Celiac Disease: Ten Things That Every Gastroenterologist Should Know

Amy S. Oxentenko; Joseph A. Murray

Disclosures

Clin Gastroenterol Hepatol. 2015;13(8):1396-1404. 

In This Article

6. How Is Celiac Disease Managed?

A strict, lifelong GFD, avoiding wheat, rye, and barley, remains the treatment of CD.[3] How much is too much? Although the maximum safe amount of gluten for patients with CD is unknown, <10 mg daily of gluten is probably safe in preventing ongoing intestinal injury. For foods to be labeled as gluten-free, the Food and Drug Administration requires there be <20 parts per million of gluten in the product;[44] however, restaurants and foods with meat, poultry, and eggs are not covered by these regulations.

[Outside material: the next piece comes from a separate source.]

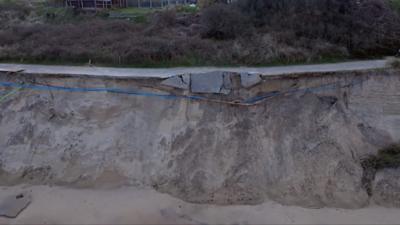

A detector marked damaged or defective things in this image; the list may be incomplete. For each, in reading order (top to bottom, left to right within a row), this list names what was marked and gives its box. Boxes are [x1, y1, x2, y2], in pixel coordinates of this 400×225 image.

coastal erosion damage [0, 69, 398, 208]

Previously, patients with CD were advised to avoid oats because of cross-contact or cross-sensitivity. Oat avoidance limits food choices.[45] Oats belong to the same subfamily as wheat, rye, and barley but to a different tribe and contain very few deleterious peptides. Cross-sensitivity to oats may occur in highly sensitive patients, but it is rare. Initial avoidance of oats should be considered in newly diagnosed CD with severe malabsorption, with reintroduction after 1 year when symptom-free. Cross-contact of oats with gluten-containing grains occurs. For patients doing well on a GFD, pure oats can be consumed in moderation, but if symptoms recur or serologic titers rise, then withhold oats.[3]

All patients with CD should be referred to a dietitian well-versed in a GFD. Guidelines are now available for dietitians to follow in regard to assessing patients with CD.[46] If left to research a GFD on their own, patients encounter misinformation[47] and may unnecessarily restrict intake. Other practical topics addressed by dietitians include how to avoid cross-contact at home (eg, separate toasters or jars of spread), travel and restaurant tips, and reliable information on the Internet. In addition, it is necessary to review the overall health of a patient's GFD, because obesity, diabetes, and other comorbidities are increasingly common.[48]

Patients with CD should have all medications and supplements reviewed by a pharmacist to ensure that they are gluten-free,[49] recognizing this may be manufacturer-dependent. Food and Drug Administration food labeling rules do not apply to medications.

Practical Suggestion

All patients should follow a strict, lifelong GFD avoiding wheat, rye, and barley. All patients should be counseled on a GFD by an expert dietitian, and a pharmacist should review all medications and supplements. Oats should be eliminated for the first year in patients with significant features of disease and only gluten-free oats reintroduced later if well controlled.